Goal:
Locate the line that contains "Is pixel 68". Print it and every subsequent line through the final line of the records, exactly and only those.

Records shown:
■ ■ ■ ■ ■ ■ ■

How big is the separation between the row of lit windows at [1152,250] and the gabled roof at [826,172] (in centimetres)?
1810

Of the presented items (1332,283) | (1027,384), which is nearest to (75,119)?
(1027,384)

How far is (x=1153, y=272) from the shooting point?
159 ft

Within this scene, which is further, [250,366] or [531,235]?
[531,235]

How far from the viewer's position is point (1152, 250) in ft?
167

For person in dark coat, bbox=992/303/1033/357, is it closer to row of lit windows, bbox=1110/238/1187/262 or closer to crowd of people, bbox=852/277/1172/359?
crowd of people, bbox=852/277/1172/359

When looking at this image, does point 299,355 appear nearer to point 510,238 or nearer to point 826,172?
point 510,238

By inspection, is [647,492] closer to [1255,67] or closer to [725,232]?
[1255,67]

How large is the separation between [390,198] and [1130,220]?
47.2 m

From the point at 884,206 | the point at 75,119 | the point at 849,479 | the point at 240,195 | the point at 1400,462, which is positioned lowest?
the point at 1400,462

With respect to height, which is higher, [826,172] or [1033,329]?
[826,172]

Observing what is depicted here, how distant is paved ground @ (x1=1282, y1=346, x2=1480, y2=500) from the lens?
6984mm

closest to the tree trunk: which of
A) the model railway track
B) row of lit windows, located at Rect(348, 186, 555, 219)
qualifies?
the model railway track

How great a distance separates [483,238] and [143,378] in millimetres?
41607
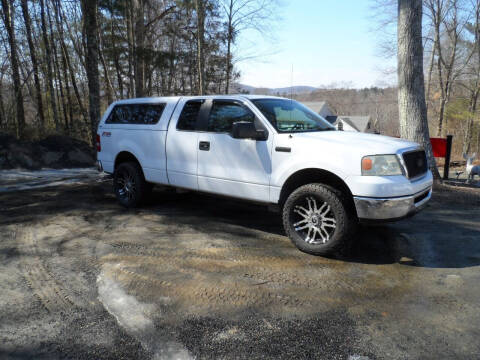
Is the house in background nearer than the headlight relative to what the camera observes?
No

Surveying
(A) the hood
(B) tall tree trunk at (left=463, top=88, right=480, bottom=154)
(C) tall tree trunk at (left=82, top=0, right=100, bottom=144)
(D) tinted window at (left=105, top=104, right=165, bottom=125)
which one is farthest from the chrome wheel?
(B) tall tree trunk at (left=463, top=88, right=480, bottom=154)

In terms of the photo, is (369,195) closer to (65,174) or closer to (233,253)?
(233,253)

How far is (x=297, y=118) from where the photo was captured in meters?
4.86

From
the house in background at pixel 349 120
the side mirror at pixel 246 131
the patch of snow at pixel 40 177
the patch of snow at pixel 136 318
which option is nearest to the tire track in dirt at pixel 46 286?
the patch of snow at pixel 136 318

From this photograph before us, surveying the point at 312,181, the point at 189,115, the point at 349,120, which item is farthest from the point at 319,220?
Answer: the point at 349,120

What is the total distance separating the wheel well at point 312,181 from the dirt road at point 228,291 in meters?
0.71

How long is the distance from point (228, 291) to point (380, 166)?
2063 millimetres

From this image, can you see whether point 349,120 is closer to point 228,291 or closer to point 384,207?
point 384,207

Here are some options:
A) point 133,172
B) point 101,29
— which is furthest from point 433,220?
point 101,29

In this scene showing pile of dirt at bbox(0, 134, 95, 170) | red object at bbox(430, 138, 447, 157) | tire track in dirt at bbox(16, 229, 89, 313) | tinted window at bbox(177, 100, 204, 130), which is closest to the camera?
tire track in dirt at bbox(16, 229, 89, 313)

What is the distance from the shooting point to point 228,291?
126 inches

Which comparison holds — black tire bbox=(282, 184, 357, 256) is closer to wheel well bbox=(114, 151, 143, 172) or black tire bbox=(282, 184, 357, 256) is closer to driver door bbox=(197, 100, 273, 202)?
driver door bbox=(197, 100, 273, 202)

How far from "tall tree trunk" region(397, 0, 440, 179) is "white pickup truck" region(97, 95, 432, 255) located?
13.2 feet

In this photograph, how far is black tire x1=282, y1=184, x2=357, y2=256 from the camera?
382 cm
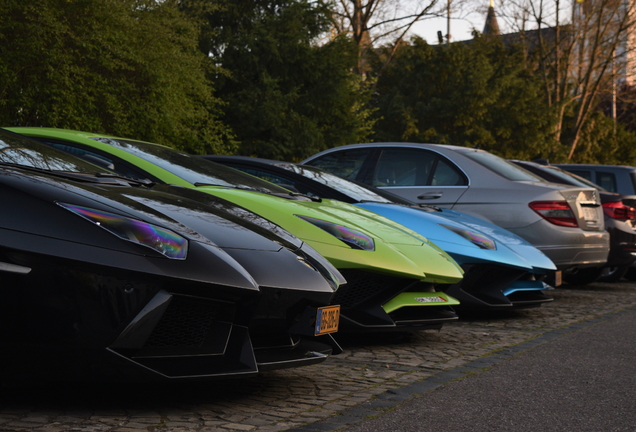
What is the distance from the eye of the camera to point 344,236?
16.3 feet

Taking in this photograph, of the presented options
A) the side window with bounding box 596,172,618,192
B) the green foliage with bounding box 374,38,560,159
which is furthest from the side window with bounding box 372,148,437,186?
the green foliage with bounding box 374,38,560,159

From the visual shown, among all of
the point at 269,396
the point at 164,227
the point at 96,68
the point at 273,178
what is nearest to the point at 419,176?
the point at 273,178

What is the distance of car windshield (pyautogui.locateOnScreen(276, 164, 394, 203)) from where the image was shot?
674 cm

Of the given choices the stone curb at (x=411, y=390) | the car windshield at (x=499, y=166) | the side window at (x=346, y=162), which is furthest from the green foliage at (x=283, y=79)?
the stone curb at (x=411, y=390)

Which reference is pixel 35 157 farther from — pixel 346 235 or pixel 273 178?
pixel 273 178

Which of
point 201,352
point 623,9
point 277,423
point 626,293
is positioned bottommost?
point 626,293

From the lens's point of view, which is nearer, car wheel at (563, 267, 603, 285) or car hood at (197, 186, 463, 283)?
car hood at (197, 186, 463, 283)

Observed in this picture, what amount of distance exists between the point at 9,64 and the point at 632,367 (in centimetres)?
997

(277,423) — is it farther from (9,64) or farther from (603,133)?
(603,133)

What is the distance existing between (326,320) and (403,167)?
521cm

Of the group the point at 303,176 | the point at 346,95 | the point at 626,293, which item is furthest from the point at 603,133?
the point at 303,176

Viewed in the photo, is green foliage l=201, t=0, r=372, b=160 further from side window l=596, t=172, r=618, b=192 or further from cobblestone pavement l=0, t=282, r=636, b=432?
cobblestone pavement l=0, t=282, r=636, b=432

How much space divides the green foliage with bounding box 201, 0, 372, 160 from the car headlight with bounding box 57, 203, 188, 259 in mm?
20641

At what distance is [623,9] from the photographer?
32969 millimetres
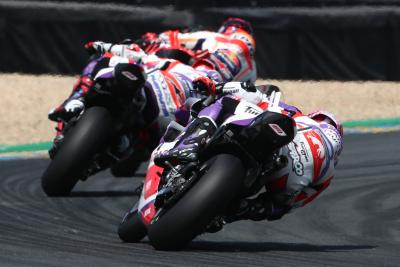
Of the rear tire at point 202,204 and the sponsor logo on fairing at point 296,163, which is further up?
the rear tire at point 202,204

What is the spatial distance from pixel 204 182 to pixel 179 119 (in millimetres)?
1269

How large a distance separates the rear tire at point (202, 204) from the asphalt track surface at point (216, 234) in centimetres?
11

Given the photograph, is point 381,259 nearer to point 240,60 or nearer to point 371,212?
point 371,212

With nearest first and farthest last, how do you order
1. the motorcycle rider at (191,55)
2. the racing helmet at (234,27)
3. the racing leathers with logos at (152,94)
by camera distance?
1. the racing leathers with logos at (152,94)
2. the motorcycle rider at (191,55)
3. the racing helmet at (234,27)

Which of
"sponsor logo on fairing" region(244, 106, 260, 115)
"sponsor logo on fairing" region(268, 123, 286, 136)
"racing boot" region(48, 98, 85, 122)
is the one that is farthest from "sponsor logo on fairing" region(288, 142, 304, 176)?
"racing boot" region(48, 98, 85, 122)

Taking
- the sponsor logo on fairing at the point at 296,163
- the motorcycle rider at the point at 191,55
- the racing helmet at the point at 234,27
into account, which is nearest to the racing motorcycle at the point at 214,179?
the sponsor logo on fairing at the point at 296,163

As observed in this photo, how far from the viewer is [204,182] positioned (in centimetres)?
638

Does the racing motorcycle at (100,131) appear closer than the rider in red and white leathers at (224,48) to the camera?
Yes

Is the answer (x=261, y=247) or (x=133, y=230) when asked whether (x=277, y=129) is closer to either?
(x=261, y=247)

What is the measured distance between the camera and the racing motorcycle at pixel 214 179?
6.36 m

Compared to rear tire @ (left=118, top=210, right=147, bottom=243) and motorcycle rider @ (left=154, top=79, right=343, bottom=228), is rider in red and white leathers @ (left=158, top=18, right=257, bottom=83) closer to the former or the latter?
motorcycle rider @ (left=154, top=79, right=343, bottom=228)

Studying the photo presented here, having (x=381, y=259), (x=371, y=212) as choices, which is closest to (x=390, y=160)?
(x=371, y=212)

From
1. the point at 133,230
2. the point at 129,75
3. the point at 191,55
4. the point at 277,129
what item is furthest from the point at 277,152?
the point at 191,55

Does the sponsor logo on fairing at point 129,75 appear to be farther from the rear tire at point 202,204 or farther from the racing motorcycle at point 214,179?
the rear tire at point 202,204
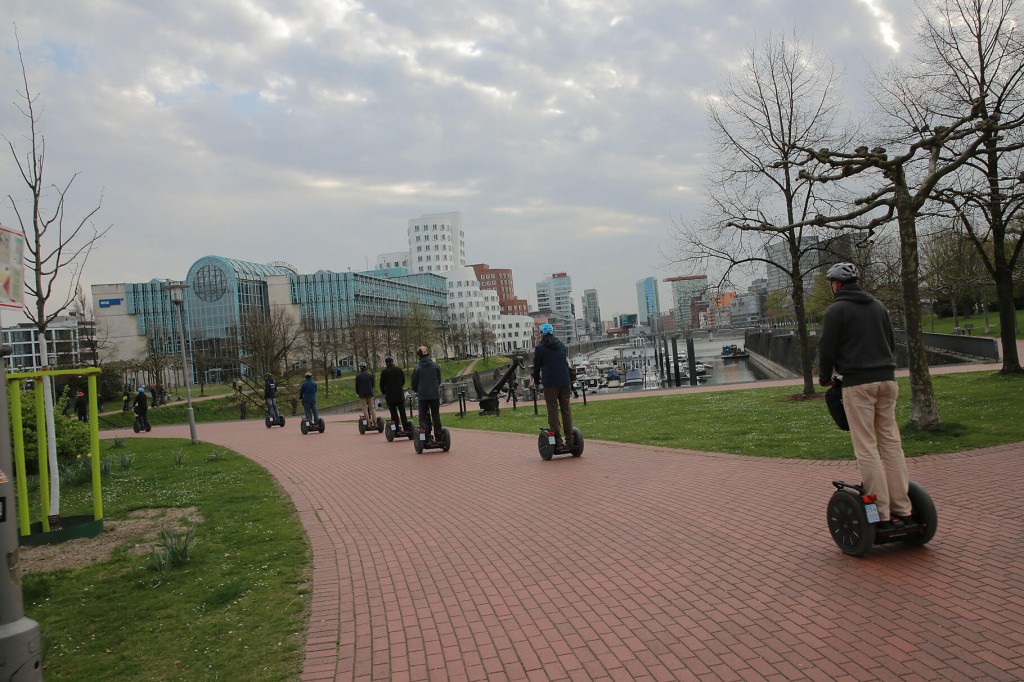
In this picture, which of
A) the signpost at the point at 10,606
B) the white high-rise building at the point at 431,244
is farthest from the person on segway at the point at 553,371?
the white high-rise building at the point at 431,244

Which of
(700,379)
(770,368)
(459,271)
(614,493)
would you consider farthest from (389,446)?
(459,271)

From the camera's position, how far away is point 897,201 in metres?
10.5

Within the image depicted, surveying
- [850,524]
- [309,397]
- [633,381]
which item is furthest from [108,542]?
[633,381]

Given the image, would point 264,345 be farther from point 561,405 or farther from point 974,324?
point 974,324

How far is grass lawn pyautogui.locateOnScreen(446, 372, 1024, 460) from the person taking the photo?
960 cm

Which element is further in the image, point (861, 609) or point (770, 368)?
point (770, 368)

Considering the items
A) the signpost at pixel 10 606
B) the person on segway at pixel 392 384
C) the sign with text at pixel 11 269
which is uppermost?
the sign with text at pixel 11 269

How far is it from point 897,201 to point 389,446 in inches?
434

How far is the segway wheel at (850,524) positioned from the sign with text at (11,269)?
5.61 metres

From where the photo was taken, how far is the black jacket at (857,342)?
5.02 metres

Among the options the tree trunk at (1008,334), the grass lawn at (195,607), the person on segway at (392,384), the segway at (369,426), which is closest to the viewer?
the grass lawn at (195,607)

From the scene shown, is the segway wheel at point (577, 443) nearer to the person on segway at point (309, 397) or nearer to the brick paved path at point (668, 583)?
the brick paved path at point (668, 583)

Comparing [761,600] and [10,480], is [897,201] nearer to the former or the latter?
[761,600]

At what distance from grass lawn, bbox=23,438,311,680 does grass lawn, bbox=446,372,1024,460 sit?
6.76m
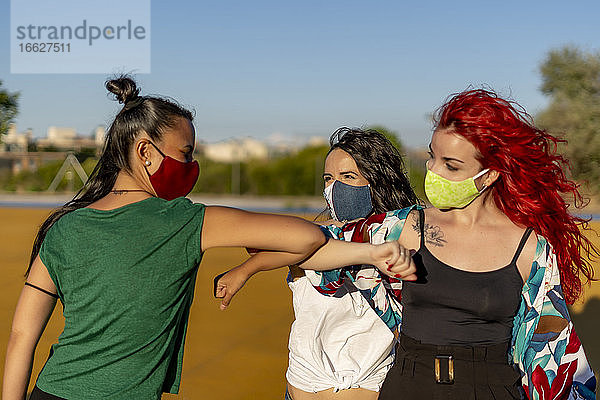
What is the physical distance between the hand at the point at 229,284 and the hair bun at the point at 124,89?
0.80m

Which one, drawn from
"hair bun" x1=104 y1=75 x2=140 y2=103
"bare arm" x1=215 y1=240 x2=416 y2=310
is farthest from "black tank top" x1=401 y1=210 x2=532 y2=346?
"hair bun" x1=104 y1=75 x2=140 y2=103

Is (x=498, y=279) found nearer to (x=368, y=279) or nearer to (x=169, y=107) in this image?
(x=368, y=279)

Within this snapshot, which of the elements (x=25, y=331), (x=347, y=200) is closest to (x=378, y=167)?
(x=347, y=200)

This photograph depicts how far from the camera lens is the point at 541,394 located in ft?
9.05

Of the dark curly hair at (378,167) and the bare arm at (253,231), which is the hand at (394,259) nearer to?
the bare arm at (253,231)

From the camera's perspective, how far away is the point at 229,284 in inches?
112

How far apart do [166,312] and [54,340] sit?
609 centimetres

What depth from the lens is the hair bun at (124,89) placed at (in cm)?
248

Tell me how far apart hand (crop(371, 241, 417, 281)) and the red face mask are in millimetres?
703

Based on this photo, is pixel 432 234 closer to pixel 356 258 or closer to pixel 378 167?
pixel 356 258

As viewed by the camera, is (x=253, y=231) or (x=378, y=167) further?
(x=378, y=167)

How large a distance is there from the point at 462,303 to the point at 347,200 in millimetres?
871

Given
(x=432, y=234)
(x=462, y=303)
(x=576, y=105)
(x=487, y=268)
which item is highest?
(x=576, y=105)

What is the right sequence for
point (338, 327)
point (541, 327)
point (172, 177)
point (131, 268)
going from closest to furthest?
point (131, 268)
point (172, 177)
point (541, 327)
point (338, 327)
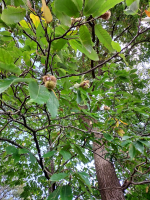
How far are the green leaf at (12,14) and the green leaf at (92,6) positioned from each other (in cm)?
25

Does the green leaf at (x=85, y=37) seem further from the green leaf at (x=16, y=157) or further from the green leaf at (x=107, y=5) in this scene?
the green leaf at (x=16, y=157)

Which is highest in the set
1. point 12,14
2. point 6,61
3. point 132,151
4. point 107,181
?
point 12,14

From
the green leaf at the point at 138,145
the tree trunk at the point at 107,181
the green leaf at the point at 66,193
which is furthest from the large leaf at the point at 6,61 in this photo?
the tree trunk at the point at 107,181

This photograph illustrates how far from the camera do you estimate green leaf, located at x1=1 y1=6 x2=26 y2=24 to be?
0.51 meters

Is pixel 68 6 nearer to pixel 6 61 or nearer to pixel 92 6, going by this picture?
pixel 92 6

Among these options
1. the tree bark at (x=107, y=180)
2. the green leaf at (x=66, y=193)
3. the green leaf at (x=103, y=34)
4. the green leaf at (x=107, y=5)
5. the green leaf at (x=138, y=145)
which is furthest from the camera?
the tree bark at (x=107, y=180)

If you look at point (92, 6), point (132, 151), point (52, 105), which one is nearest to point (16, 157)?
point (52, 105)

■ ■ ■ ■ ■ ■ ■

Complete answer:
Is pixel 68 6 nearer to pixel 6 61 or nearer to pixel 92 6, going by this picture?
pixel 92 6

Among these options
1. the tree bark at (x=107, y=180)
2. the green leaf at (x=66, y=193)
3. the green leaf at (x=103, y=34)
4. the green leaf at (x=107, y=5)
5. the green leaf at (x=138, y=145)
which is furthest from the camera?
the tree bark at (x=107, y=180)

If you look at point (92, 6), point (132, 151), point (52, 105), which one is nearest to point (16, 157)?
point (52, 105)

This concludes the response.